Donc si vous avez bien compris, c'est mon magnifique géniteur qui m'a donné, entre autre, cette si positive opinion des hommes. Il faut dire que chez les jeunes personnes, le couple homme/femme, soit dit en passant les parents, forme généralement l'idée que l'enfant en grandissant se fera de la population. Ainsi ma mère, morte et très coquette d'après les descriptions familiales, m'a inspirée fortement l'avis que toutes les femmes demeurent en quête perpétuelle d'une beauté sans faille et sont dotées d'une hypocrisie sans borne. Il était pour moi ce qu'il était pour toutes mes amies de l'époque : un prince charmant, arrêtant les méchants et se plaçant en dieu vivant. Toujours d'après ce raisonnement, mon père, ayant abusé de moi en toute connaissance de cause, m'a imposé par la suite un jugement assez sévère de la gente masculine. Etant donné que je n'ai jamais eu de partenaire ou amant, cette pensée hante mon esprit en permanence.
Si quelqu'un veut sincèrement me prouver le contraire, qu'il n'hésite pas, je suis toute oui...En attendant, je reste fermée !


J'aurai pu faire n'importe quoi pour lui faire plaisir. Malheureusement, c'est sans aucun doute cette adoration puérile qui a fini par causer ma perte. Depuis ce meurtre, plus rien ne fut pareil : perte d'innocence, d'âme.
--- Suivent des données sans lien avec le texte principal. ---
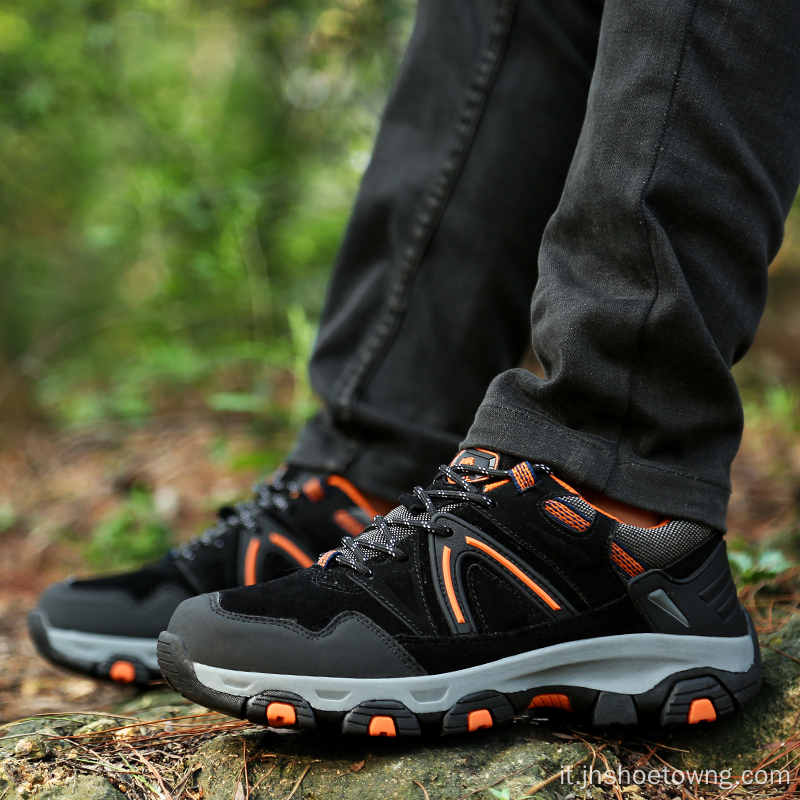 Scarpe da trekking da uomo all&#39;ingrosso di scarpe sportive da esterno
Un non-retour me précipitant au crime.

- Qui êtes-vous ?:

Sa réponse, malgré mon regard intransigeant, m'importait peu puisqu'à l'évidence, je ne le connaissais ni d'Adam, ni d'Eve. J'eus un flashback qui me fit brusquement rougir : en me sauvant, n'avait-il pas posé ses lèvres sur les miennes ? Impossible. Probable. Certain.
Je croisais mes bras sur ma poitrine en attendant des explications.